Indeed Friday…family has their own well meaning (🤔?) objectives that do not always seem to coordinate with my need set. A lot of stress can be added from those things/goals that may make sense to family (even the health field) ect…but not to me by trying to impose new boundaries on my vices or loves - lol. My 5 cigarettes a day habit, then coffee (as you know great for ADHD not so much for Ménière’s) and my dog (as he is a crazy lad when I can walk). These things are my joys. So thanks for sharing about the fast track theme for meds and other confirming support.
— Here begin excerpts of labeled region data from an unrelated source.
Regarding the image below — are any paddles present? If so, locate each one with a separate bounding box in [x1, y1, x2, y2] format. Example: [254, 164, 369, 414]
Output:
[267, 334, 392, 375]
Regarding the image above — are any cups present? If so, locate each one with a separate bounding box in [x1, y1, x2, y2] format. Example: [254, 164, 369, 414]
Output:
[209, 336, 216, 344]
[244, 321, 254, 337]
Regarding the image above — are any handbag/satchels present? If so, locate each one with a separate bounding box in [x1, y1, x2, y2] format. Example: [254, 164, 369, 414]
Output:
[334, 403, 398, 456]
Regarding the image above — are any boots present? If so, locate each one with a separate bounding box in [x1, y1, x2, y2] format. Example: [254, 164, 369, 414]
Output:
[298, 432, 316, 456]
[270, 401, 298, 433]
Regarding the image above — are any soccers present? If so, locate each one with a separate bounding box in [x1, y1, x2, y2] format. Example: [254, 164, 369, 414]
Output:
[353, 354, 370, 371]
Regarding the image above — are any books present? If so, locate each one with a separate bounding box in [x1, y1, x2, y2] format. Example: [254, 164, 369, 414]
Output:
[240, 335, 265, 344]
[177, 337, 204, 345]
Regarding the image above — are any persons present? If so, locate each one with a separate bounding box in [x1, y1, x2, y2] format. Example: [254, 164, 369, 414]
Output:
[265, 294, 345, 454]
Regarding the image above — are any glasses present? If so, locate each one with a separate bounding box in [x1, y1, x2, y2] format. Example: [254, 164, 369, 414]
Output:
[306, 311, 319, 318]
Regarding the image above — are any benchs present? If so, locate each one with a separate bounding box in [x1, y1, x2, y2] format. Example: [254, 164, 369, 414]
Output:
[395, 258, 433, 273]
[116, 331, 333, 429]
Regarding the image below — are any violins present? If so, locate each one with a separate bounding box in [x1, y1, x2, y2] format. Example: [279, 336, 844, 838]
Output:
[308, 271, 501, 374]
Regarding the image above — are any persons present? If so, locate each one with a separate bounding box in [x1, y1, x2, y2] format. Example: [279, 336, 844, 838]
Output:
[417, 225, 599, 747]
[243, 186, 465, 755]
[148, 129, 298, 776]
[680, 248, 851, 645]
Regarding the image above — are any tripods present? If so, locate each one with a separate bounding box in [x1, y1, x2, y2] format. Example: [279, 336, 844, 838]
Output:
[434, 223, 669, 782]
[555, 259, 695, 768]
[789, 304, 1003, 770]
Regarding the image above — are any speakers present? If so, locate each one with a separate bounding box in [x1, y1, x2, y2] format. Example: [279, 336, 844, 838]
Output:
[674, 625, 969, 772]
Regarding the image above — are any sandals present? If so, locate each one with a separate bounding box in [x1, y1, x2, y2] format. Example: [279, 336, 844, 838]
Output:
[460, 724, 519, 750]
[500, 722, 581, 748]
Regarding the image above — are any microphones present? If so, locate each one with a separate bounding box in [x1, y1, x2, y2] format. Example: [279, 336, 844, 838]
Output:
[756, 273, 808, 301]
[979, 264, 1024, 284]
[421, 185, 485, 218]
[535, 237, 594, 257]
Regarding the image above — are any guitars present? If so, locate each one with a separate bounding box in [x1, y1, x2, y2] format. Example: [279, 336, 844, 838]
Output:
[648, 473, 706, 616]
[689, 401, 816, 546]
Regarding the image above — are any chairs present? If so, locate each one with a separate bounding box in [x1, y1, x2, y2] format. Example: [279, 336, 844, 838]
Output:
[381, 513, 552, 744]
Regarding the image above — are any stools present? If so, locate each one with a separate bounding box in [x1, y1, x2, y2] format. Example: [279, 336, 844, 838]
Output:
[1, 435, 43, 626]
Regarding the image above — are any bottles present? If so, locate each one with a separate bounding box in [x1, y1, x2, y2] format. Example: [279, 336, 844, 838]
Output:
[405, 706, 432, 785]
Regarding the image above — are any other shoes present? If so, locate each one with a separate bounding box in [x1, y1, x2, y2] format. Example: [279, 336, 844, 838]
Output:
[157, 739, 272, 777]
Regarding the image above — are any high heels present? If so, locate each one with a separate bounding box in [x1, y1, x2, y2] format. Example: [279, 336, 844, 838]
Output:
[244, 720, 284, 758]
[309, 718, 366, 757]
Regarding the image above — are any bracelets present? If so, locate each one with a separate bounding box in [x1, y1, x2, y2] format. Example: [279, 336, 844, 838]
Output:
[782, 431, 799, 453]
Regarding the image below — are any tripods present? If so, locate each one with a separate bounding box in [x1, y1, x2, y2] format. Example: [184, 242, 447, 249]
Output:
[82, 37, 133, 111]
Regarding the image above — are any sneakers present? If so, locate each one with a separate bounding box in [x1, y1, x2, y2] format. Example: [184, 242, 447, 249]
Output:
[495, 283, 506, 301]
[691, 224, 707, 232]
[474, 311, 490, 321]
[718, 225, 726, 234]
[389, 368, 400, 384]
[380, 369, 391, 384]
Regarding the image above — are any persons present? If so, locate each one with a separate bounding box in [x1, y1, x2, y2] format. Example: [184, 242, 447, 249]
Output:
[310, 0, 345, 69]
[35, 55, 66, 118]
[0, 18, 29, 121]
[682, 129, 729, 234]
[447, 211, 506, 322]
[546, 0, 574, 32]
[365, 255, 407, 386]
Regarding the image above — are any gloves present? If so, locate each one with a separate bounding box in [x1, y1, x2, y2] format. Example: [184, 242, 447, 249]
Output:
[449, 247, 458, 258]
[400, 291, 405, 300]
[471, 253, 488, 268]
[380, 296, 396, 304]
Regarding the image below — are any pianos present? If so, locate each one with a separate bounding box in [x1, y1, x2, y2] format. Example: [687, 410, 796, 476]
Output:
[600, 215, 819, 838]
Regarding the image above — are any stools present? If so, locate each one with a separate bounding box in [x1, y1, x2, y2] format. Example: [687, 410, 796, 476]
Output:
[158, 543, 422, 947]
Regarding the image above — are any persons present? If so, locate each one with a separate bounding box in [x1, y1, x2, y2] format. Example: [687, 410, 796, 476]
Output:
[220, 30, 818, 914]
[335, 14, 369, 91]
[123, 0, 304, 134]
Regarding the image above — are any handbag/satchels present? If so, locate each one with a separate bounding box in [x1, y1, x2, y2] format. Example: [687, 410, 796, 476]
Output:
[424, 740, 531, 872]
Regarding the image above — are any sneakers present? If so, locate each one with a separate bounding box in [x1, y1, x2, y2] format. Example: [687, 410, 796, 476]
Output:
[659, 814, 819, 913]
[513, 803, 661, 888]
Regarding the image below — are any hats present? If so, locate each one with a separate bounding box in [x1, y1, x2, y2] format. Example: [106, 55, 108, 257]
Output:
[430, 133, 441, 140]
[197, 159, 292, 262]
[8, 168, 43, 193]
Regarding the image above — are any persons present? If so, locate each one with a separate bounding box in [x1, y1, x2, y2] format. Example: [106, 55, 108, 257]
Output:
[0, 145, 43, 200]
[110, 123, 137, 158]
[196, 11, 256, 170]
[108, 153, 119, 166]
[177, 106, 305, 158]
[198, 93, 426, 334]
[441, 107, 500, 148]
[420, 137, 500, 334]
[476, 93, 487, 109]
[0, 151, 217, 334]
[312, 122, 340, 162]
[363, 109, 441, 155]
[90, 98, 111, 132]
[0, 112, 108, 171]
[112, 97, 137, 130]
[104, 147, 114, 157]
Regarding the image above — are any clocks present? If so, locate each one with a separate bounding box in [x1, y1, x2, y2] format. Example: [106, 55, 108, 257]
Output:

Hey @grief … You know what is odd to read you openly describe our possible bad behaviors 😂. I mean, I must live in denial about that area and think I am so calm. But then the other party’s eyes get wider while I am being so proud I am being contained and handling it. I guess it is relative to what I use to do, you know? 😉 So thanks for the visual, laughter as well as your 2 cents. Take care.

Gotta luv Nurses!❤️❤️❤️
 

Mach123

MyPTSD Pro
I have seen end of life in home care that was pretty good. The rest of it isn’t worth doing imho. My sister is a frail elder and she won’t let them come “help” because they are, in general, more trouble than they’re worth. We have the same problems with getting help with our daughters . We don’t get help we get another babysitting job. They don’t show up, they call at the last moment, they can’t do any without hand holding, high turnover and etc. There are lots of factors that contribute, the largest probably is that the pay suks. So if you can get anyone to help you at all, you’re ahead.